Verilen Metin:
☆ ☆ ☆ ☆ ☆ ☆ ☆

Tansa Mermerci Ekşioğlu Bölüm 2

SOHBET

Tansa Mermerci Ekşioğlu 2.Bölüm

Tansa, biraz bu evden de bahsetmek istiyorum. Hepimizin hayatında çok özel anıları olan bir ev. Ben tam şu köşede babamın briç masasının olduğunu hatırlıyorum. Babam ve arkadaşları briç oynarken ben içeri girip “baba nasıl gidiyor briç” diye sorduğumda, babamın “Derinciğim, otur izle bizi, bu çok güzel bir akıl oyunudur. İleride, Alzheimer gibi hastalıklara yakalanmanı engeller, beyin jimnastiğidir” cevabını anımsıyorum. Ya da başka bir zaman da burayı, Bayan Stella’dan aldığım korkunç testleri çözmek için ter döktüğüm, corner olarak hatırlıyorum. Biz de yıllar sonra seninle böyle bir söyleşi gerçekleştiriyoruz. Bu evde çok güzel anılarımız oldu, çok güldük…

Çok da ağladık…

Çok da ağladık… Bizim aile hayatımızla ilgili en basic anlatabileceğin neler var?

Neler yok ki…

Çok genel oldu ama şöyle başlayayım: Okul hayatımda Tansa bana her zaman öğretmenlik yaptı. Hatta hatırlıyorum, sen bana günlerce tarih dersi çalıştırırdın.

☆ ☆ ☆ ☆ ☆ ☆ ☆

Bilgilerden Yararlanarak:
a: Söyleşi metninde üç noktayla biten bütün cümleleri, metindeki sırasıyla yazın.
b: Söyleşi metninin "Çok da ağladık… Bizim" ile "tarih dersi çalıştırırdın." arasındaki bölümünü, bu iki ifade de dahil olmak üzere aynen tekrarlayın.
Bu malzeme başka bir kaynaktan alınmıştır.

Veri Kesiti:

☆ ☆ ☆ ☆ ☆ ☆ ☆

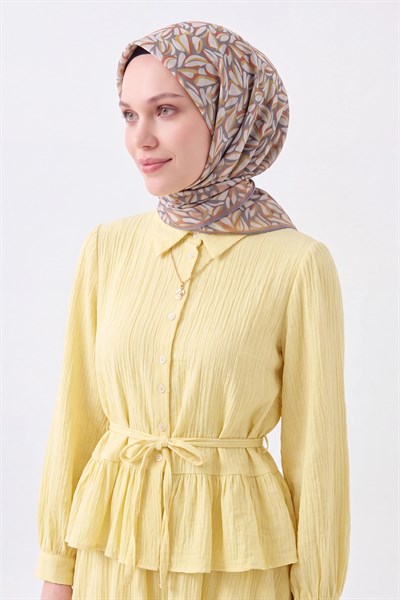 Soft Eşarp Çakıl Taşı Gri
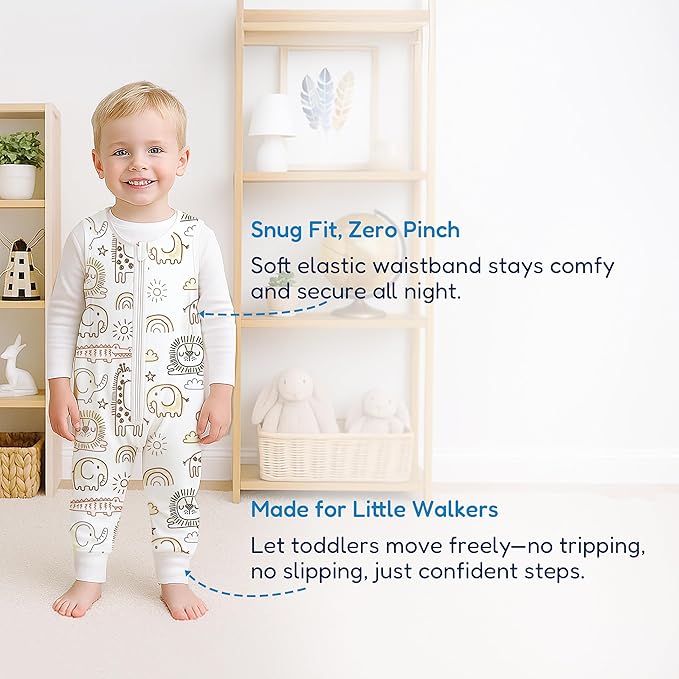 TotAha Toddler Sleep Sack with Legs, 0.5 TOG Light and Soft Baby Sleeping Bag, Walker Sleep Sack for Babies 12-24M, 2T-3T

☆ ☆ ☆ ☆ ☆ ☆ ☆

Alıştırma Sonuçları:
a:
- Bu evde çok güzel anılarımız oldu, çok güldük…
- Çok da ağladık…
- Çok da ağladık…
- Neler yok ki…

b:
Çok da ağladık… Bizim aile hayatımızla ilgili en basic anlatabileceğin neler var?

Neler yok ki…

Çok genel oldu ama şöyle başlayayım: Okul hayatımda Tansa bana her zaman öğretmenlik yaptı. Hatta hatırlıyorum, sen bana günlerce tarih dersi çalıştırırdın.